Hallie Jackson (03:27):

But you make a good point, Aaron, that it has been weeks, days, weeks, that we have seen top administration officials, even though they haven’t spoken publicly about it, I’m thinking of CIA Director Bill Burns, for example, who we know, based on our reporting, has done some traveling for these negotiations. It’s not like those folks are holding press conferences. The National Security Advisor revealing much behind the scenes about where these negotiations for a ceasefire stand, which is why the significance of what we’re hearing from the President matters. You’ve got about 130 hostages still being held, even as there are these questions also about this pledge from Israel on what happens in Rafah there. Israel has said that by the start of Ramadan, if they don’t see movement on some of this stuff, that they will potentially go in on a ground offensive there. It’s a place where there are a lot of civilians. Civilians were told to go there and shelter. This is a real… It’s an inflection point, it seems, in many ways for this war.

Aaron Gilchrist (04:20):

Yeah, 1.4 million roughly, is the number that we’re hearing, Palestinians in Rafah right now, and those people would need to be removed from harm’s way. The Israelis have said that they are working on a plan that would allow for the evacuation of civilians in Rafah.

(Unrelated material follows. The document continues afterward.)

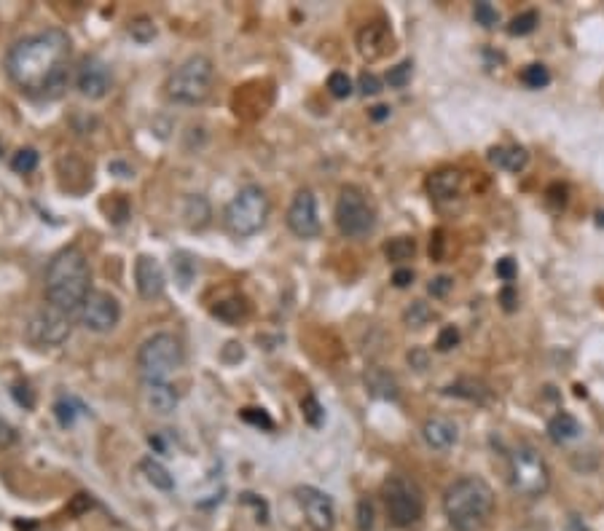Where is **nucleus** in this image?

Our reporter on the ground in Israel, Raf Sanchez, has been able to talk to some sources there who’ve said that there’s an expectation that those civilians would be allowed to move somewhat north out of Rafah, back into Gaza, not into the northern part of Gaza, but out of where the fighting could happen.

Netanyahu though, for his part, said that if a deal does come together, it would delay any military movement into Rafah. And so, there’s a lot of hope around the world, and certainly with all the parties, the countries that have been engaged in this negotiation process, that they will be able to come to some agreement on a ceasefire, that there will be an effort to help civilians who have been suffering so badly over these many months, and potentially this could be the beginning of additional conversations that could lead to a more extensive ceasefire, potentially even an end to some of the fighting. Although, as you noted, Hallie, the Israelis have said that they intend to fight again, even after a pause might come to an end.